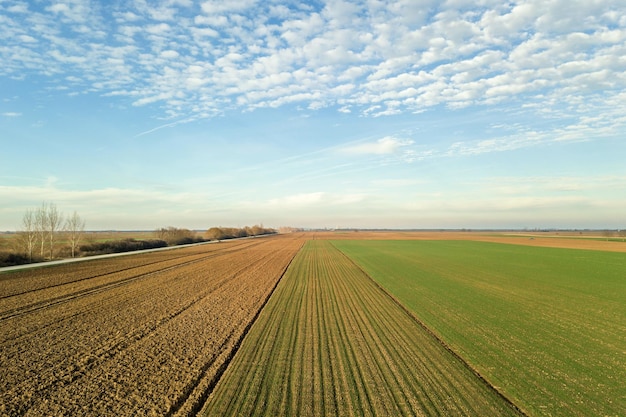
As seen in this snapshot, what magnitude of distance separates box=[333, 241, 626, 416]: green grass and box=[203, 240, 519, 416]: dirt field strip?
3.08 feet

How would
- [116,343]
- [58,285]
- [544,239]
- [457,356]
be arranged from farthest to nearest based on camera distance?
1. [544,239]
2. [58,285]
3. [116,343]
4. [457,356]

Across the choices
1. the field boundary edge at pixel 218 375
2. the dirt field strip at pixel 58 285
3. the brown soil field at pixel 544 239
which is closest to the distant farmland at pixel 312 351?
the field boundary edge at pixel 218 375

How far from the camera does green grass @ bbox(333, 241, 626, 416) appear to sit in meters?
7.90

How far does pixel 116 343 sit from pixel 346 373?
713 cm

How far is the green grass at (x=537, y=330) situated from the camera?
311 inches

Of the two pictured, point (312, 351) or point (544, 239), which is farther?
point (544, 239)

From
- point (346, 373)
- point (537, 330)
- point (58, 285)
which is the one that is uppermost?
point (58, 285)

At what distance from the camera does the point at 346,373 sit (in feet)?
28.5

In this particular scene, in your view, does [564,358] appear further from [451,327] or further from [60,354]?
[60,354]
+++++
* Exercise instructions:
Rewrite the entries from the line containing "Across the choices" through the end of the entries, changing "green grass" to "green turf" and leaving everything else as it is.

* Task output:
Across the choices
1. the field boundary edge at pixel 218 375
2. the dirt field strip at pixel 58 285
3. the brown soil field at pixel 544 239
which is closest to the distant farmland at pixel 312 351?
the field boundary edge at pixel 218 375

How far from the camera does green turf @ bbox(333, 241, 626, 416) appear to sit in meters?
7.90

How far does pixel 116 343 sit from pixel 346 373?
713 cm

How far is the green turf at (x=537, y=330) situated from the camera?
311 inches

Of the two pictured, point (312, 351) or point (544, 239), which is farther?
point (544, 239)

From
- point (346, 373)
- point (537, 330)
- point (58, 285)
which is the one that is uppermost?
point (58, 285)

At what distance from the camera does the point at 346,373 sit (in feet)?
28.5

In this particular scene, in your view, does [564,358] appear further from [451,327] or further from [60,354]?
[60,354]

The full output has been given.